DOCUMENT PASSAGE:
====================

Match-making frustrates little empresses
Parents are notorious for spoiling an only child; less well known is their tendency to involve themselves heavily in selecting a spouse for their little emperors and empresses.
'I've met a dozen boys introduced by my parents since my university graduation in 2000,' said Lily Li, a 26-year-old from Jiangsu province. 'They are sons of their friends: doctors, businessmen, policemen or soldiers.
'I'm tortured by the experience.'
She said that when she tried to stop her parents arranging such dates, her father became very annoyed. 'He said: 'What kind of man do you want? Okay, do whatever you want but don't call me your father any more'.
'He doesn't care what I think. He just wants to arrange my wedding, the same way he has organised every other part of my life for the past 26 years.'
Ms Li said she once fell in love with a poor boy from Zhejiang province, but she broke it off because she knew her father would not approve.

====================

RAW RECORDS:
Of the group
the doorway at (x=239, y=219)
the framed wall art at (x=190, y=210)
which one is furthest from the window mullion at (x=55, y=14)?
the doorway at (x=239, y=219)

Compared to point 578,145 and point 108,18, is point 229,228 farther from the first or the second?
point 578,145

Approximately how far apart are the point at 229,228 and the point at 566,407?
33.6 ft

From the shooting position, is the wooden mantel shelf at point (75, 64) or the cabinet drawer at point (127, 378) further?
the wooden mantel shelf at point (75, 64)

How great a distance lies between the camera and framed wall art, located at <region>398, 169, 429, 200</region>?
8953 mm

====================

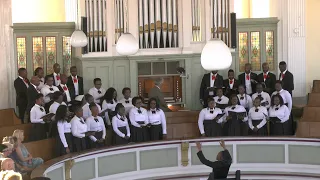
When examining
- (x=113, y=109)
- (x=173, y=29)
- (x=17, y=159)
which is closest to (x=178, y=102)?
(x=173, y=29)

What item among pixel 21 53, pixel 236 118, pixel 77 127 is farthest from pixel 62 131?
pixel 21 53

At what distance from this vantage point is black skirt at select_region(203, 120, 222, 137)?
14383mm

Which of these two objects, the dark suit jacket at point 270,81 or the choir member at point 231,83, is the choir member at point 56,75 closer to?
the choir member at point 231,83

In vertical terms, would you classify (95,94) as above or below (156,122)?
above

====================

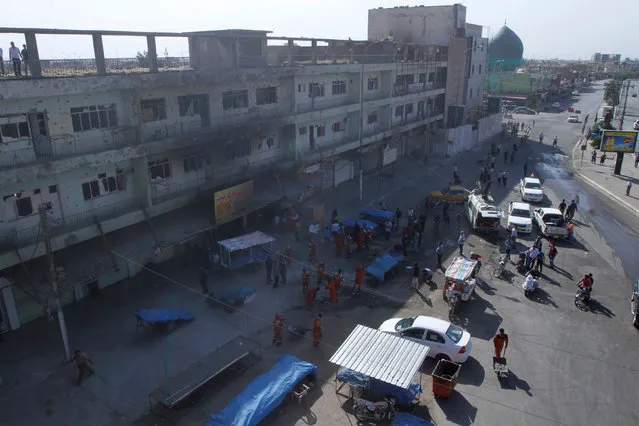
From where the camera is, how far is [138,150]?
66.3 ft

====================

GOAL OF THE EXERCISE:
Copy out the stretch of the match-making article that opens with "Match-making frustrates little" and closes with "policemen or soldiers.", renaming "university graduation" to "college graduation" wherever it occurs there.

EXERCISE OUTPUT:
Match-making frustrates little empresses
Parents are notorious for spoiling an only child; less well known is their tendency to involve themselves heavily in selecting a spouse for their little emperors and empresses.
'I've met a dozen boys introduced by my parents since my college graduation in 2000,' said Lily Li, a 26-year-old from Jiangsu province. 'They are sons of their friends: doctors, businessmen, policemen or soldiers.